**ЗАДАНИЯ**
**a.** За какую плату, согласно тексту о заключении Бейлиса, охранник брал у заключенных письма для передачи на волю и приносил ответы?
**b.** Продолжите текст о заключении Бейлиса, начав сразу после его последнего предложения.

**ПРЕДЛОЖЕННЫЙ ТЕКСТ**
▼▼▼

В конторе у него спросили: “Почему ты ударил Бейлиса?” Он ответил:
— Я попросил у него как у друга уступить мне стул. Он не разрешил, и я его ударил.
— Он твой друг? — сурово спросил смотритель.
— Понимаешь, он берет наших детей и пьет их кровь. Неужели он будет тут нами командовать?”
— Ты сам видел, как он убивал детей? — спросил смотритель.
— Нет, мне рассказали.
— Хорошо, тогда вот тебе, — и смотритель сильно его избил.
Вырезка из местной газеты после ареста Бейлиса
Глава VIII
СОГЛЯДАТАИ
Меня перевели в другое помещение, потому что я не мог оставаться рядом с моим другом — крестьянином. В этой камере было всего двенадцать человек, в большинстве своем мелкие чиновники, полицейские и им подобные, которые совершили мелкие проступки. Все они подозрительно ко мне отнеслись.
Через несколько дней меня вызвал смотритель и спросил, относятся ли ко мне в новом помещении так же плохо, как и в старом. Когда я сказал, что лучше, он ушел. На новом месте я заметил, что охранник брал у заключенных письма для передачи на волю и приносил ответы, всего за несколько копеек.

▲▲▲

**ИСХОДНЫЕ ЗАПИСИ**
▼▼▼

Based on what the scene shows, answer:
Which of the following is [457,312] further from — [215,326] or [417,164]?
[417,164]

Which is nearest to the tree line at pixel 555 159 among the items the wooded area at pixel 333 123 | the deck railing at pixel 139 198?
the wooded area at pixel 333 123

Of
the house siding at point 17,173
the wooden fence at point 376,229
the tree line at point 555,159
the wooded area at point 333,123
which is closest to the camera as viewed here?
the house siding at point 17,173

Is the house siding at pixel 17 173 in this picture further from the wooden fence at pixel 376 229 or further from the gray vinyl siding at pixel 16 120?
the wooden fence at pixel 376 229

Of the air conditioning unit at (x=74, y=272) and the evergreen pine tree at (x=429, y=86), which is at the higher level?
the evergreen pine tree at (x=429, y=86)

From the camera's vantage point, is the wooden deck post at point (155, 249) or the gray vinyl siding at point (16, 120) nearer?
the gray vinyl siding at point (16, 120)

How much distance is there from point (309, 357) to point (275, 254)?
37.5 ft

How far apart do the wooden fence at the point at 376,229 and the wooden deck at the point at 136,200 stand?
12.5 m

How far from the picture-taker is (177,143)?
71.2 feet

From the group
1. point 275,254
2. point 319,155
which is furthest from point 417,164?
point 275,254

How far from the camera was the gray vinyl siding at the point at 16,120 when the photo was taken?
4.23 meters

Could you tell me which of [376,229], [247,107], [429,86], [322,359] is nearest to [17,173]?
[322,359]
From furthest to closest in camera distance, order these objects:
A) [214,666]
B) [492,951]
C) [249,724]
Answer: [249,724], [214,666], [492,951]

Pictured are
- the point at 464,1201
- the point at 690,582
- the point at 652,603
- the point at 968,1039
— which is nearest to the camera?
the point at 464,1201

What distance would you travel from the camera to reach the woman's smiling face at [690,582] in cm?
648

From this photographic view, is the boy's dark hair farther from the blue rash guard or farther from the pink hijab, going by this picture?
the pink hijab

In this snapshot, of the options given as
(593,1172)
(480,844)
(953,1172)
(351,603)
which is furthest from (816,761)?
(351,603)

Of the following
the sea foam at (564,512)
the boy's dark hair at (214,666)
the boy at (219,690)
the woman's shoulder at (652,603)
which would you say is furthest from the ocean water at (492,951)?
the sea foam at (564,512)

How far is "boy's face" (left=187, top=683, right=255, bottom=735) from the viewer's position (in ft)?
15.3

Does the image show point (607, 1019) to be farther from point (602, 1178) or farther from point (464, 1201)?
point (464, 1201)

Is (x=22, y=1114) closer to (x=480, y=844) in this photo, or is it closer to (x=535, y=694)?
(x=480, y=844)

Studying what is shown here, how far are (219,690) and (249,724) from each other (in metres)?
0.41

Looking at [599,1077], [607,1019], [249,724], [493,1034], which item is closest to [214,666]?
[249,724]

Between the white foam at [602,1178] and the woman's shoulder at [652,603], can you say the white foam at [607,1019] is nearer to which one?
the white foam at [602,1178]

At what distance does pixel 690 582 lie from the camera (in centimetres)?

▲▲▲

**ОТВЕТЫ НА ЗАДАНИЯ**
**a.** Всего за несколько копеек.

**b.**
Тем временем новостей от моей семьи я не получал. Будучи в хороших отношениях с Козаченко, я сказал, что хотел бы послать весточку семье. Я написал письмо, постаравшись не оставить пробелов, чтобы никто не мог ничего вписать. В письме я спрашивал о самочувствии жены и семьи и о причине их молчания и бездействия. Почему они ничего не предпринимают? Я был невиновен. Наверное, я никого не интересовал. Я написал, что не знаю, смогу ли выдержать дальнейшее заключение. Я также упомянул, что подателю письма надо дать пятьдесят копеек и ответ для меня.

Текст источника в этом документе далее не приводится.